5. Picking the Ideal Location

Choosing the right location is crucial, not only for the sake of your neighbors (depending on how they feel about your new chicken house), but the chickens as well! Place your coop in a location that gets adequate sunlight at least a few times per day. If you live in a wetter climate, this tip is very important, as it helps keep your coop dry, and prevents odor and dampness. Make sure you download chicken coop plans that have windows, as sunlight is good for the coop and the chickens.

6. Appearance & Design

Consider the appearance of your coop. As I mentioned above, unless you’re fortunate enough to have a separate piece of land to build on, it’s a near certainty your neighbors will see it. Although the chickens won’t care about how the coop looks, it’s always a good idea to download aesthetically pleasing chicken coop designs to avoid any complaints. An eye-catching, clean chicken coop is reflective of a professional quality build.

7. Size & Number Of Chickens

  • Inside the coop: at least 4 sq ft / bird.
  • Outside the coop (the “run): at least 10 sq ft / bird.
  • Roosts – 3 horizontal ft / bird.

8. Use Quality Materials

Over the long run, using the best quality materials for your coop will save you A LOT of money. Cheap upfront costs are NOT the right way to save money! Cheap chicken coop designs & materials take twice as long to assemble, and don’t last near as long. Remember, the chicken coop is outdoors every day of the year, it’s going to subjected to rain, snow, and all other dangerous weather.
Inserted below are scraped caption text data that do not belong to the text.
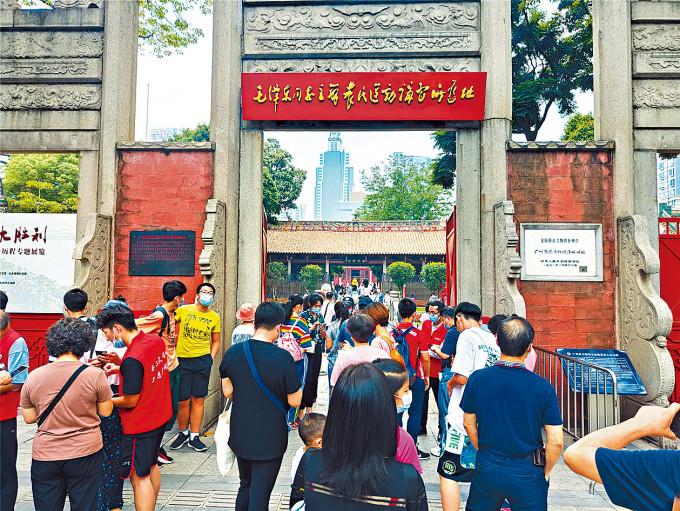 廣州農民運動講習所,迎來巨大客流。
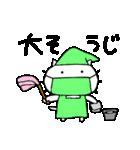 みちのくねこ 春夏秋冬「冬」(個別スタンプ:28)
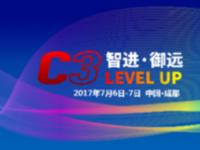 "LEVEL UP""智进""方能""御远""  2017年C3安全峰会蓄势启航"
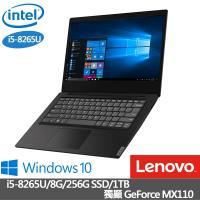 (全面升級)Lenovo聯想 IdeaPad S145 戰鬥筆電 14吋/ i5-8265U/ 8G/ 1T+PCIe 256G SSD/ MX110/ W10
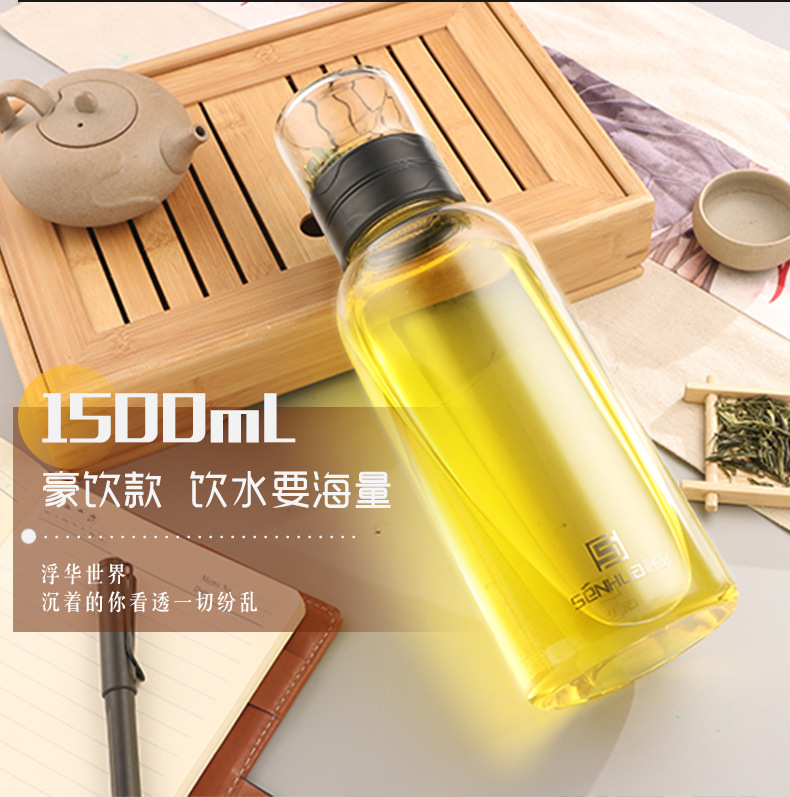 Shu of large capacity of the glass cup men 's 2000 ml water separation tea cup filtration portable home conveniently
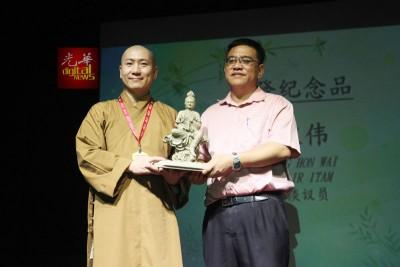 衷心易法师(左起)通告纪念品予黄汉伟。
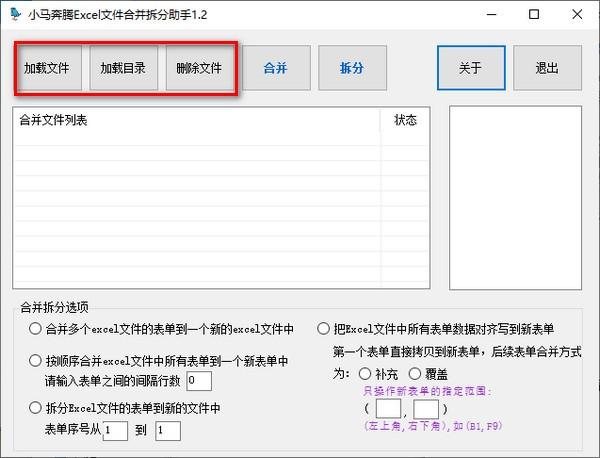 小马奔腾Excel文件合并拆分助手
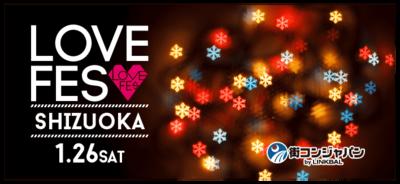【静岡県静岡の恋活パーティー】合同会社Airdiver主催 2019年1月26日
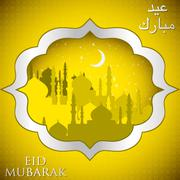 'Eid Mubarak' (Blessed Eid) Mosque card in vector format. Stock Illustration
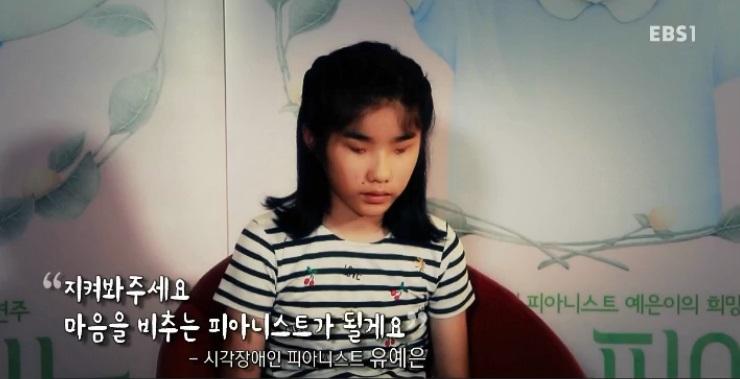 시각장애 소녀, 예은이의 기적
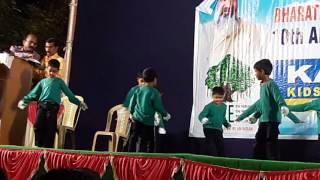 Mintu dance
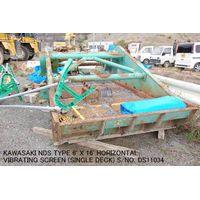 USED KAWASAKI NDS TYPE 6' X 16' HORIZONTAL VIBRATING SCREEN (SINGLE DECK) S/NO. DS11034 WITH MOTOR thumbnail image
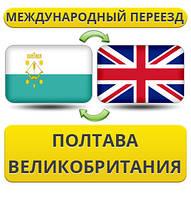 Международный Переезд из Полтавы в Великобританию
Trust me on this one, don’t ever cut corners to try & save a buck!

9. Ventilation

Keeping your chickens protected from the weather, predators, and all other danger requires a pretty “locked down” coop. That being said, it’s crucial that you install proper ventilation so the chickens that breathe easily. Not only will investing in a great ventilation system help the chickens breathe, but also prevent ammonia and dampness build up inside the walls.

10. Heat & Lighting

Proper lighting inside your coop not only provides the chickens with a light source, it also functions as a great source of heat. If you want to design your backyard coop in a way that’s easy to maintain year round, getting a quality lighting system is a good start!

11. Accessibility

You need to be able to gather eggs without bending down too far, or reaching too high. I recommend building your chicken house so that you’re able to collect the eggs without having to walk over chicken droppings. One simple way to do this is install a latch & hinge on the horizontal door (covering the box) on the side you want to access the eggs.

12. Weather & Climate

As I briefly mentioned earlier, weather & climate is a huge concern when learning how to build a chicken coop, and for a good reason no doubt. Heavy rain, hail, snow, and all other harsh weather conditions can have disastrous effects on your coop and the chickens inside.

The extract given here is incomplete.